Five new voices and better instruction following
The GA release ships five new voices: Ash, Ballad, Coral, Sage, and Verse. These are designed to be more expressive than the original voice set, with tunable emotions, accents, and tones. You can prompt the model to read a disclaimer script word-for-word, repeat alphanumerics clearly, or switch seamlessly between languages mid-sentence. The new gpt-realtime model is also better at interpreting system messages and developer prompts — the kind of edge case that caused frustration in production beta deployments.
What does the Realtime API actually cost?
Pricing at GA is $32 per million audio input tokens and $64 per million audio output tokens. Audio input that hits the cache costs 80% less — dropping to $0.40 per million tokens. Text input to the same model can also be cached at 50% off.
OpenAI reports that a typical 15-minute conversation now costs about 30% less than when the Realtime API first launched in beta. The exact per-session cost depends on how much of the conversation context is cached versus fresh, and how much the model speaks versus listens. For a customer support call where the agent reads from a consistent system prompt, caching can dramatically reduce the effective cost per session.

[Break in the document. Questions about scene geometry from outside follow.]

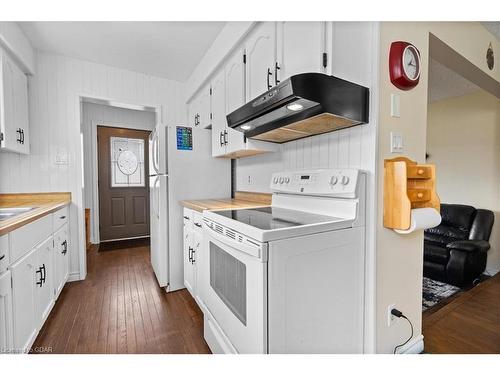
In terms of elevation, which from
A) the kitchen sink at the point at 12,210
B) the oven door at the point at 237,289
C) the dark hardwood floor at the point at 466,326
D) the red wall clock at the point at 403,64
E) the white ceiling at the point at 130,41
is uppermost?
the white ceiling at the point at 130,41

Who should build with this now?
The GA label matters for procurement and security reviews. Enterprise teams that were waiting for the beta designation to drop before evaluating the Realtime API for production use can move forward now. The SIP integration in particular unlocks a whole category of voice automation use cases that were impractical to build before — anything that needs to call or be called on a regular phone number.
For creators and smaller teams building AI-powered products, the price improvement and the expanded voice set make now a good time to experiment. The five new voices are noticeably more expressive than what shipped in beta, which matters if your product's personality depends on how it sounds.
The creator angle
I have been paying attention to the Realtime API since it launched in beta, mostly because it is the clearest path to building AI assistants that do not feel robotic. The latency problem that plagued early voice AI demos — the half-second pause before every response — is largely solved here. The SIP support is what has me excited for builders. Adding phone calling capability to an AI assistant is the kind of step-change that creates genuinely new product categories, and it is now available without a specialized telephony vendor.
Frequently asked questions
Is the OpenAI Realtime API beta still available?
No. The Realtime API beta was deprecated on May 12, 2026. All production traffic should now use the GA Realtime API endpoint. Apps still using the beta interface need to migrate immediately.
What is the pricing for the OpenAI Realtime API in 2026?
The GA Realtime API charges $32 per million audio input tokens and $64 per million audio output tokens. Cached audio input drops to $0.40 per million tokens — an 80% reduction. A typical 15-minute session costs approximately 30% less than at the beta launch.
Does the Realtime API support phone calls?
Yes. The GA release added Session Initiation Protocol — SIP — support, which allows voice agents built on the gpt-realtime model to make and receive actual phone calls through standard telephone infrastructure, without a separate telephony middleware layer.